Filed pursuant to Rule 424(b)(3)
File No. 333-265105
BLACKSTONE PRIVATE CREDIT FUND
SUPPLEMENT NO. 1 DATED JULY 25, 2022
TO THE PROSPECTUS DATED JULY 8, 2022
This prospectus supplement (“Supplement”) is part of and should be read in conjunction with the prospectus of Blackstone Private Credit Fund (“we,” “our” or the “Fund”), dated July 8, 2022 (as supplemented to date, the “Prospectus”). This Supplement supersedes the Prospectus to the extent it contains information that is different from or in addition to the information in the Prospectus. Unless otherwise indicated, all other information included in the Prospectus that is not inconsistent with the information set forth in this Supplement remains unchanged.
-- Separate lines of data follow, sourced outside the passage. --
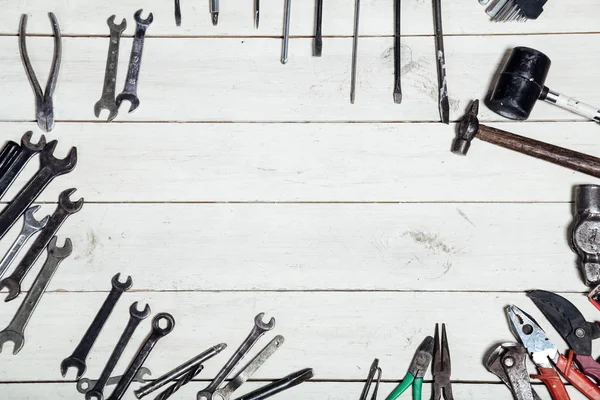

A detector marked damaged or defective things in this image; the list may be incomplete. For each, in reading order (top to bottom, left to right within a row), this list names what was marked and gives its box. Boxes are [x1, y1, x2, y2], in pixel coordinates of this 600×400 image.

rusty pliers [18, 13, 62, 132]
rusty metal tool [18, 13, 62, 132]
rusty metal tool [452, 101, 600, 179]
rusty metal tool [0, 238, 71, 354]
rusty metal tool [60, 274, 132, 380]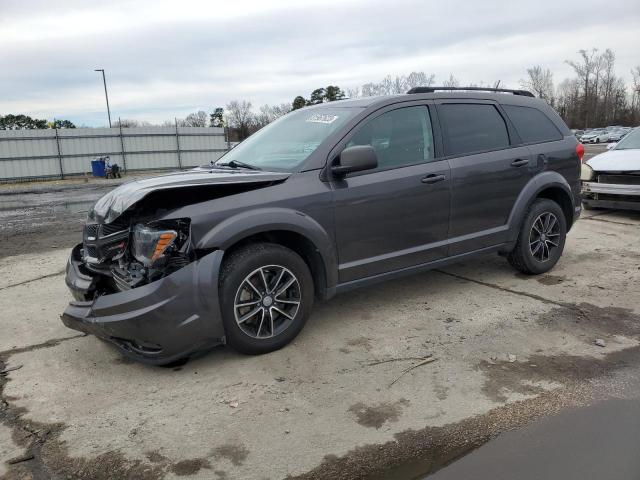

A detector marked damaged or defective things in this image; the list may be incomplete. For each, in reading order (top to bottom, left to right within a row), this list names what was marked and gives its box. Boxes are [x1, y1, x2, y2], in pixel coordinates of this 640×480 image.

crumpled hood [588, 150, 640, 174]
crumpled hood [90, 167, 290, 223]
detached front bumper [584, 181, 640, 211]
broken headlight [131, 221, 188, 266]
detached front bumper [60, 244, 225, 364]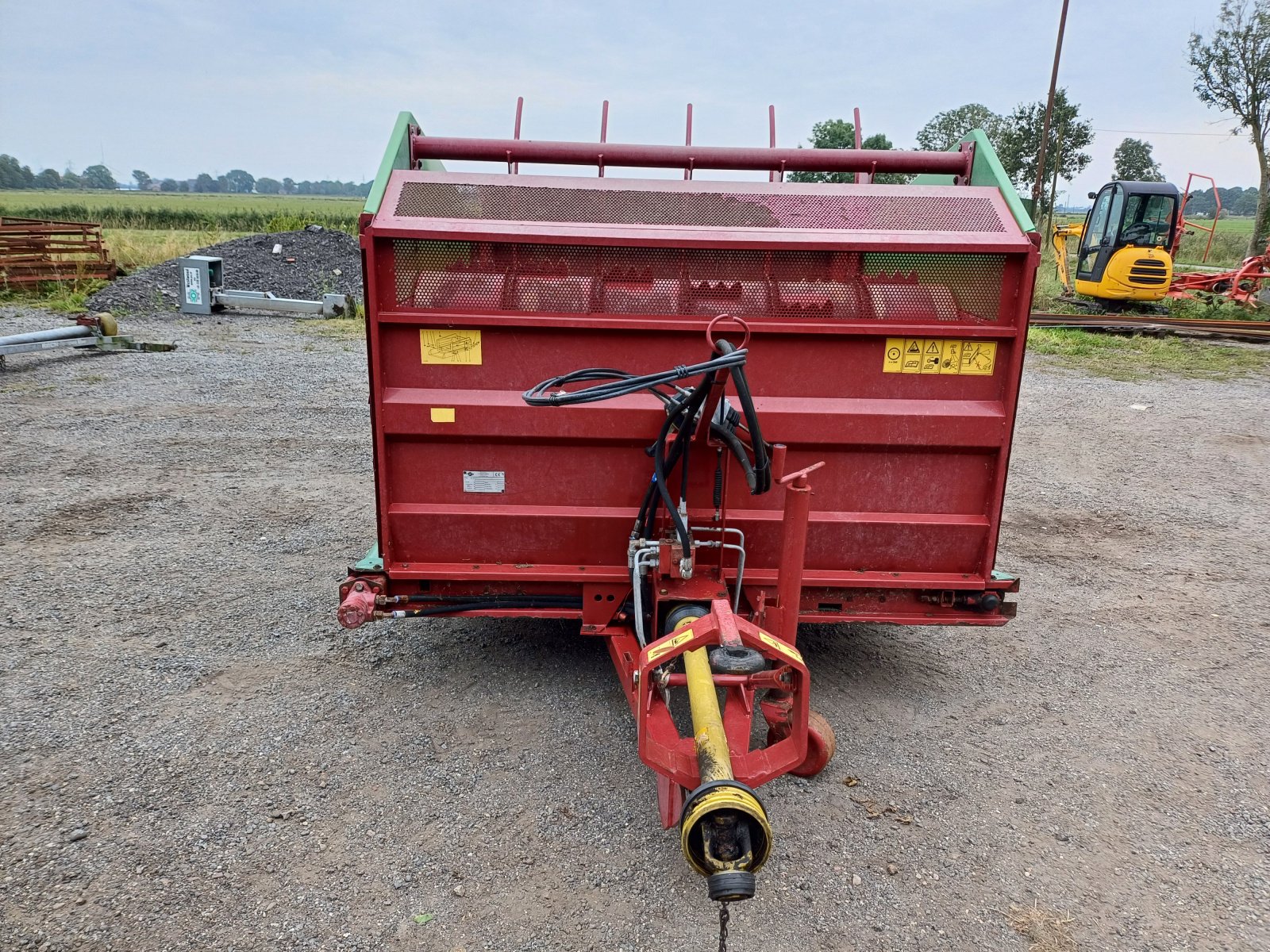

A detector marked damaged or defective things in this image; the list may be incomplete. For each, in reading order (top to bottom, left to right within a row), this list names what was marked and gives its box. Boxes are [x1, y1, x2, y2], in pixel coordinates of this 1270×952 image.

rusty metal pipe [409, 135, 970, 178]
Unless otherwise defined herein, capitalized terms used in this Supplement shall have the same meanings as in the Prospectus.
The purpose of this Supplement is to amend disclosure appearing in the Prospectus related to the Fund’s 2.625% Notes due 2026 (as defined in the Prospectus, the “2.625% Notes”). The Fund is increasing the exchange offer with respect to the 2.625% Notes from $900,000,000 aggregate principal amount to $1,250,000,000 aggregate principal amount. Accordingly, each reference in the Prospectus to the “$900,000,000 aggregate principal amount” of the 2.625% Notes is amended and restated as “$1,250,000,000 aggregate principal amount” of the 2.625% Notes.